No democratically elected government has the right to do what the South African government has done to her people during lockdown. For any reason. Ever. Full stop. :'(

Unknown said...

Whilst the inconvenience of the lockdown regulations is clear and the stupidity of some of them (like not being able to buy wrapping paper at Pick n' Pay)is clear, the attempt to control alcohol abuse was fully justified. Regardless of the pandemic we have a serious alcohol abuse problem and, whinges from the alcohol lobby notwithstanding, overall, because of that abuse, we probably lose more money annually than is made by the industry, but of course the loss is not paid by the industry but by us, the taxpayers who fund hospitals, the police, and pay the cost of loss of productivity in the workplace. Whilst it is recognised that prohibition is counter-productive, we need to go the Russian route that has reduced alcohol consumption by 43% through sensible controls, much as Steve suggested: shorter buying hours, limits on quantities (and heavier duties), etc. As for having our rights taken away, well no, being inconvenienced by not being able to buy some alcohol is not quite as serious as having to live in abject poverty all your life because of the way we run our society for the benefit of the rich and connected whi can always fly out to greener pastures if they want.

Graham Downs said...

I think not being able to buy wrapping paper (or underpants, or t-shirts, or open-toed shoes, or pre-cooked chicken at Woolworths, or a gaming console from Takealot) was way more than an inconvenience. Way, way, WAY more. And the fact that they eventually turned around and decided to allow those things again doesn't change the fact that they could ever in a million years think it'd be okay to ban people from buying those things. And I will never, ever forget, or forgive the ANC government for that.

Having said that, I must admit, I was a little more understanding of the ban on alcohol during Level 5. And I was deeply saddened and disgusted by what happened in the weeks that followed its unbanning. Clearly, as you say, South Africans have a major alcohol abuse problem, and we have no idea how to consume alcohol responsibly. Thankfully, that part didn't affect me too much, personally, because I'm not a big drinker.

But prohibition is not the answer. And controlling hours and quantities is only one step away from prohibition. I can think of other systems of government where people are restricted to when they can have certain things and how much they can have at a time. It's a slippery slope.

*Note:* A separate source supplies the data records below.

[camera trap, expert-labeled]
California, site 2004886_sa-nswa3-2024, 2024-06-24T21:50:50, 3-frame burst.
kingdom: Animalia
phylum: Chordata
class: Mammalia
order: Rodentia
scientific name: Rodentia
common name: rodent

Personal freedom and choice trumps everything. Even life itself, because if you're ever in a situation where you feel you don't have a choice, you may as well be dead, in my opinion. There's no justification for restricting people's choices in such a way.

Although I'm not a big drinker, I enjoy a dram of whiskey every once in a while. I could potentially, conceivably go the rest of my life without ever tasting whiskey again, but knowing that I wouldn't be able to if I ever wanted one just sickens me. It rocks me to the core, and upsets every sense of what's "good" and "right" in me. And there's simply no justification for that.